Hi Pablo, it becomes very long because the integral of x*cos(ln(x)) becomes the integral of x*sin(ln(x)) and it is like we are "running in circles"..
Integral of x*cos(ln(x)) dx =
Parts: Integral of u dv = uv - Integral v du
u = x ==> du = dx
dv = cos(ln(x)) dx ==> v = th-cam.com/video/kHTpZFncmU8/w-d-xo.html = (x/2)[cos(ln(x)) + sin(ln(x))]

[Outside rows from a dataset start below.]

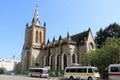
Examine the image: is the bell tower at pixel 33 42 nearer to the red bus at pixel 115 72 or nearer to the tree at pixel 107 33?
the tree at pixel 107 33

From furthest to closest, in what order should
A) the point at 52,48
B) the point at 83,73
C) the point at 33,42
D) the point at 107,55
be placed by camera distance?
the point at 33,42, the point at 52,48, the point at 107,55, the point at 83,73

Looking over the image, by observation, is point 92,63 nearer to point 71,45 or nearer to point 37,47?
point 71,45

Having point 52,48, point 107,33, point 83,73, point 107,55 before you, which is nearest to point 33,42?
point 52,48

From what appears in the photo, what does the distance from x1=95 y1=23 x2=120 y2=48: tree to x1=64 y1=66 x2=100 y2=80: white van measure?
30.1m

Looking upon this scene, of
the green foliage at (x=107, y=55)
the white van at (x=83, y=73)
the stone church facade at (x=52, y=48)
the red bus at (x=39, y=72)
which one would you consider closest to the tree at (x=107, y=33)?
the stone church facade at (x=52, y=48)

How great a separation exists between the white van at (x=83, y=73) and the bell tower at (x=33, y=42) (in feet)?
117

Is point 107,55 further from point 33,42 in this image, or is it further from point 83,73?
point 33,42

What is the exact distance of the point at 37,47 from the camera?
73.0m

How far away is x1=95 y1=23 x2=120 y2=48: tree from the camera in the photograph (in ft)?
210

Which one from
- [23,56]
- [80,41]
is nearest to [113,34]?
[80,41]

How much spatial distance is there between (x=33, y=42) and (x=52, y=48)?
8856 millimetres

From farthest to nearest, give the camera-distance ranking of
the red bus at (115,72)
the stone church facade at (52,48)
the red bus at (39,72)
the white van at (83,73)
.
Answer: the stone church facade at (52,48) → the red bus at (39,72) → the white van at (83,73) → the red bus at (115,72)

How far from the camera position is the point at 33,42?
73.0 meters

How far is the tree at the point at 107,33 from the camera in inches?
2516
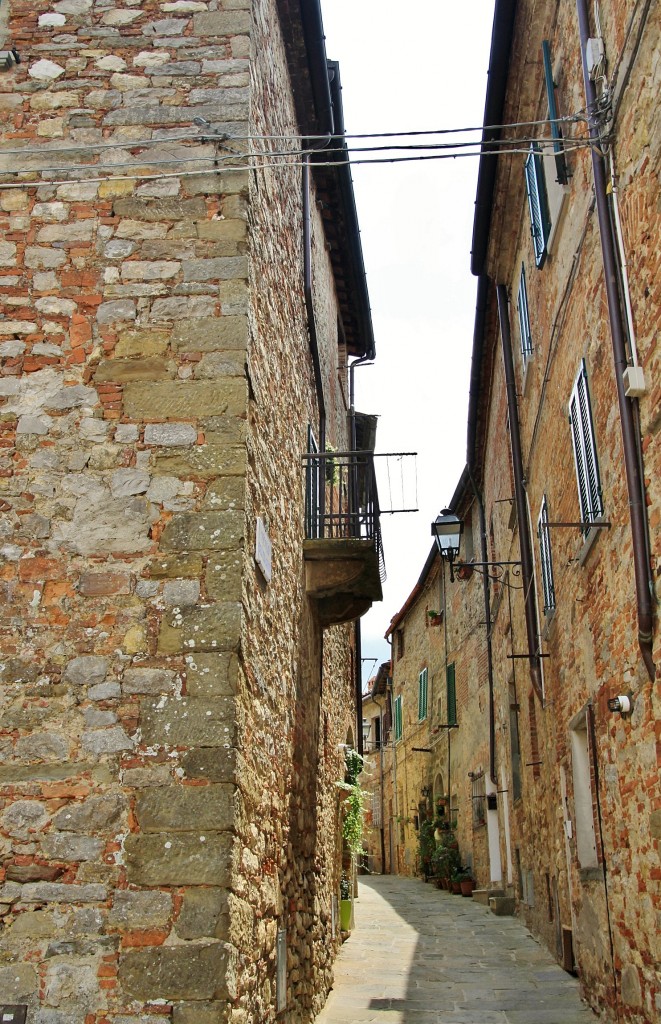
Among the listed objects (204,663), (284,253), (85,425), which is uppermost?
(284,253)

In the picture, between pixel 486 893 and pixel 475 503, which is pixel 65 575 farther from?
pixel 475 503

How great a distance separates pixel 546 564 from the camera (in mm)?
8914

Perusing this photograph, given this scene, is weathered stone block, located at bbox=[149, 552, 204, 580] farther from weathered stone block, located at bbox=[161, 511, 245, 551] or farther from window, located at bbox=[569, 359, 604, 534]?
window, located at bbox=[569, 359, 604, 534]

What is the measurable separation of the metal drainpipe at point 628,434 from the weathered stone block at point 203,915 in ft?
8.25

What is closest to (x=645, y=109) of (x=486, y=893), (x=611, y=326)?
(x=611, y=326)

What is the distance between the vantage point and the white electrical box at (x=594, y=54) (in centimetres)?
585

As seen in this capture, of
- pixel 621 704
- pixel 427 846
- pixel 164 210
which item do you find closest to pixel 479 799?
pixel 427 846

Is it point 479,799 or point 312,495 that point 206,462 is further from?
point 479,799

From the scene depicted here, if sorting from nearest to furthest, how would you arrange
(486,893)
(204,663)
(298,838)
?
1. (204,663)
2. (298,838)
3. (486,893)

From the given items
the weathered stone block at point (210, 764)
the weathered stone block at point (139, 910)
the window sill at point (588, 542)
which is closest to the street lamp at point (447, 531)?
the window sill at point (588, 542)

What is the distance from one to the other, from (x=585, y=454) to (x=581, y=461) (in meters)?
0.21

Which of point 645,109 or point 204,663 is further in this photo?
point 645,109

= x*(x/2)[cos(ln(x)) + sin(ln(x))] - Integral of (x/2)[cos(ln(x)) + sin(ln(x))] dx =
= (x^2/2)[cos(ln(x)) + sin(ln(x))] - (1/2)Integral of x*cos(ln(x)) - (1/2)Integral of x*sin(ln(x)) dx
==>
Integral of x*cos(ln(x)) dx =
= (x^2/2)[cos(ln(x)) + sin(ln(x))] - (1/2)Integral of x*cos(ln(x)) - (1/2)Integral of x*sin(ln(x)) dx
==>
Integral of x*cos(ln(x)) dx + (1/2)Integral of x*cos(ln(x)) =
= (x^2/2)[cos(ln(x)) + sin(ln(x))] - (1/2)Integral of x*sin(ln(x)) dx
==>
(3/2)Integral of x*cos(ln(x)) =
= (x^2/2)[cos(ln(x)) + sin(ln(x))] - (1/2)Integral of x*sin(ln(x)) dx
at the end because I am multiplying 5/4 if 5/4 is multiplying the integral, should I not divide?